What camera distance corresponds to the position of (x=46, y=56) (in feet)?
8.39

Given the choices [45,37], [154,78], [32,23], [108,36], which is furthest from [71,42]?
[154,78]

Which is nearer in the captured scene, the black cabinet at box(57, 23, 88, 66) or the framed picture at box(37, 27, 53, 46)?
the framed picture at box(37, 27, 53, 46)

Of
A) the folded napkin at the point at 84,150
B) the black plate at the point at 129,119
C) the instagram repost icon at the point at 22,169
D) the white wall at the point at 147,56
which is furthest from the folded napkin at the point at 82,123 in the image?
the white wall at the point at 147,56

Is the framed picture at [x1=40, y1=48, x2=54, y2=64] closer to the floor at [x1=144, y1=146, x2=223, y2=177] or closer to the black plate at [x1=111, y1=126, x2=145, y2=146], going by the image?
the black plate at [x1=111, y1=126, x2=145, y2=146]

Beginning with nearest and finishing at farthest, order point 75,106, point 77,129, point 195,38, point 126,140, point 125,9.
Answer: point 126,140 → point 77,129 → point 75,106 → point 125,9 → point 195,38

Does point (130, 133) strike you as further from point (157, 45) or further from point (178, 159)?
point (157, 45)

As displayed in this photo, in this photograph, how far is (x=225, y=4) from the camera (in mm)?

Task description: Retype the entire listing above word for word, keeping each line in its original order.

Response:
What camera distance corresponds to the position of (x=46, y=56) (in feet)?
8.39

Given the choices [45,37], [154,78], [32,23], [108,36], which is furthest from [71,42]?
[154,78]

Which is nearer in the captured scene, the black cabinet at box(57, 23, 88, 66) or the framed picture at box(37, 27, 53, 46)?
the framed picture at box(37, 27, 53, 46)

Of
A) the folded napkin at the point at 84,150
B) the black plate at the point at 129,119
C) the instagram repost icon at the point at 22,169
D) the white wall at the point at 147,56
which is furthest from the folded napkin at the point at 82,123 in the image?
the white wall at the point at 147,56

Is the framed picture at [x1=40, y1=48, x2=54, y2=64] closer to the floor at [x1=144, y1=146, x2=223, y2=177] or closer to the black plate at [x1=111, y1=126, x2=145, y2=146], going by the image?
the black plate at [x1=111, y1=126, x2=145, y2=146]

Beginning with nearest and finishing at farthest, order point 75,106, point 77,129, point 195,38, point 126,140, point 125,9.
Answer: point 126,140 → point 77,129 → point 75,106 → point 125,9 → point 195,38

Does point (130, 133) strike you as further from point (157, 45) or further from point (178, 159)?
point (157, 45)

As displayed in this photo, in this photograph, how far is (x=225, y=4) from the camera (in mm)?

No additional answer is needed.